(PROVIDED TEXT begins)
Please tell us a bit about yourself and what you do – whatever practicalities you’re willing to share with readers.

I’m a PhD student at the University of St Andrews. I submitted my thesis in September 2017. It investigated how civic authorities in Renaissance Florence tried to fund and control a monastery for repentant prostitutes. My research, therefore, considered the ways the city approached prostitution, how it was legislated, and why it was managed the way it. The changing municipal approaches to prostitution affected how the authorities approached the monastery, and the money they provided to support the women living in it.

What is an accomplishment that you are proud of? Why are you proud of this particular accomplishment?

I’m proud of my doctoral thesis. It was difficult work, sometimes work that felt impossible, but I finished it. I’m proud that in a small way it tells the stories of women in the past which may otherwise have gone unheard.

Do you feel that your gender (however you self-identify) has contributed positively, negatively, or neutrally to your current life situation?

I think it’s had a positive effect over all. I think I’ve found it as source of strength. I never accepted the idea that women were in any way inferior to men, so when I came up against that attitude, I tackled it from a position of feeling that I was in the right. I think that gave me the confidence to pursue my ambitions.

Can you tell us a little bit about your understanding of gender-based violence? What does that term (and what it describes) mean to you? Has it affected you and your life in any way?

I haven’t been directly affected by gender-based violence, but my feminism and then my research has made me aware of some of the issues around it. I won’t say that I am “lucky” not to have been the victim of gender-based violence because I think that’s an unhelpful way to think about it. Those who have been victimised weren’t “unlucky.” That thinking absolves both the perpetrators and the systems which sustain them.

Can you also tell us a bit about your understanding of gender equality? What does this term mean to you? And do you think gender equality exists? If not, what are a few ways that you think your life might change by the existence of gender equality?

I think we have a long way to go on gender equality, even in countries like Scotland where there is legislation in place to try to prevent egregious inequality. The on-going sexual harassment scandals in Hollywood and at Westminster are evidence of this, as well as the gender pay gap and a whole host of other, everyday inequalities. I think these affect us all in various ways, from small, subtle things to much larger issues.
(PROVIDED TEXT ends)
(DATA SUPPLIED begins)
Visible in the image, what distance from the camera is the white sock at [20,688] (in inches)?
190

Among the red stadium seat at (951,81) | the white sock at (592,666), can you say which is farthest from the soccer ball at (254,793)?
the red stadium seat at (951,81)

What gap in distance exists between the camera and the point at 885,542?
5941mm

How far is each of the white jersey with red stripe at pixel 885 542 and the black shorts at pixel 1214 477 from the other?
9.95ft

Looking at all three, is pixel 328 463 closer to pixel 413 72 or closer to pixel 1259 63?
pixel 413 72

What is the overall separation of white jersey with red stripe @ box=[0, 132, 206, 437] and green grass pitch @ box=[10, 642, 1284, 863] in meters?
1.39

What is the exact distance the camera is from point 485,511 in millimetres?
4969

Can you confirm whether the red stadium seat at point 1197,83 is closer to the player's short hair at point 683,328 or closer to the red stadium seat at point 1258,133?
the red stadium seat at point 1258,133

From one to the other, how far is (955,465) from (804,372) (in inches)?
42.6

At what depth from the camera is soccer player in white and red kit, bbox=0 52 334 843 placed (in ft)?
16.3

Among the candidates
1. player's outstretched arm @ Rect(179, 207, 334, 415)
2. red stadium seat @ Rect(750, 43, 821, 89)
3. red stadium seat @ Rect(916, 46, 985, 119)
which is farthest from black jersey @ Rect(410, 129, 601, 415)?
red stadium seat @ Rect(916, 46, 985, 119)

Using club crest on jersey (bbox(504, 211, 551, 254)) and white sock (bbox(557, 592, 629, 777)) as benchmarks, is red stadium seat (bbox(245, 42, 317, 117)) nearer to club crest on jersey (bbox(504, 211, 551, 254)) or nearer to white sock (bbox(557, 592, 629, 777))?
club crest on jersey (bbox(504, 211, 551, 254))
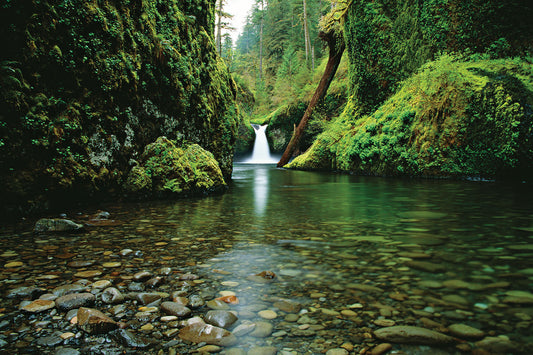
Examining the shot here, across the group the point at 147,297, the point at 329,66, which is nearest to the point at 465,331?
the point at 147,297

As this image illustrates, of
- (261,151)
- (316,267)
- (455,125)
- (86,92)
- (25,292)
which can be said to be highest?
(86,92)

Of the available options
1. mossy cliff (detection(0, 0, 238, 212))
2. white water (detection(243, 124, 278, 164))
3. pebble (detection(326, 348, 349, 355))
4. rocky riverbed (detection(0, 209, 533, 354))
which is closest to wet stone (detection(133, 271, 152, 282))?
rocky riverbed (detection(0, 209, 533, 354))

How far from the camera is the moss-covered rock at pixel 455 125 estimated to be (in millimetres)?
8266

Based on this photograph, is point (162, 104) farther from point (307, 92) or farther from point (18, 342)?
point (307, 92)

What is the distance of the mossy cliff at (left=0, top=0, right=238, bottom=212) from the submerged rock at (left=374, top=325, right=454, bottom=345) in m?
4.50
(DATA SUPPLIED ends)
(DATA SUPPLIED begins)
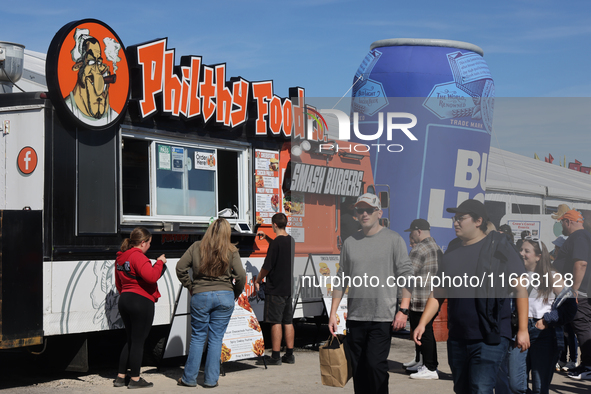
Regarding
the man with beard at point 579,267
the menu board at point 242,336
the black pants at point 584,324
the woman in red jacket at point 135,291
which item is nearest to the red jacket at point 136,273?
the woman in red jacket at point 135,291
(DATA SUPPLIED ends)
(DATA SUPPLIED begins)
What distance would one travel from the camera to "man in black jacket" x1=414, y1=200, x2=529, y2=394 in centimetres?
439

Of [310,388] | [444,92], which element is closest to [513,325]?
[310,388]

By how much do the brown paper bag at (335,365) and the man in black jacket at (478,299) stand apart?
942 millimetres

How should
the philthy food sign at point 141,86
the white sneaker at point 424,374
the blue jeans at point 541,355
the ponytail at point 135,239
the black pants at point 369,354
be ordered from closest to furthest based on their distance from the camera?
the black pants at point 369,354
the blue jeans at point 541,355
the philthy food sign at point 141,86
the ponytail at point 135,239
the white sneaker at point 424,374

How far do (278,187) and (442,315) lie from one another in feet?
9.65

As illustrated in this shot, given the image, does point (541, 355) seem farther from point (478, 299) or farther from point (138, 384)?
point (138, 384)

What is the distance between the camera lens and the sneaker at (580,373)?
(DATA SUPPLIED ends)
*DIRECTIONS:*
1. From the interview, quote the passage word for word, starting with "Do you feel" and going on through "pursue my ambitions.".
2. According to the interview, when did the interviewee submit the doctoral thesis?
The records play no part in this work and can be set aside.

*SET OF ANSWERS:*
1.
Do you feel that your gender (however you self-identify) has contributed positively, negatively, or neutrally to your current life situation?

I think it’s had a positive effect over all. I think I’ve found it as source of strength. I never accepted the idea that women were in any way inferior to men, so when I came up against that attitude, I tackled it from a position of feeling that I was in the right. I think that gave me the confidence to pursue my ambitions.

2. In September 2017.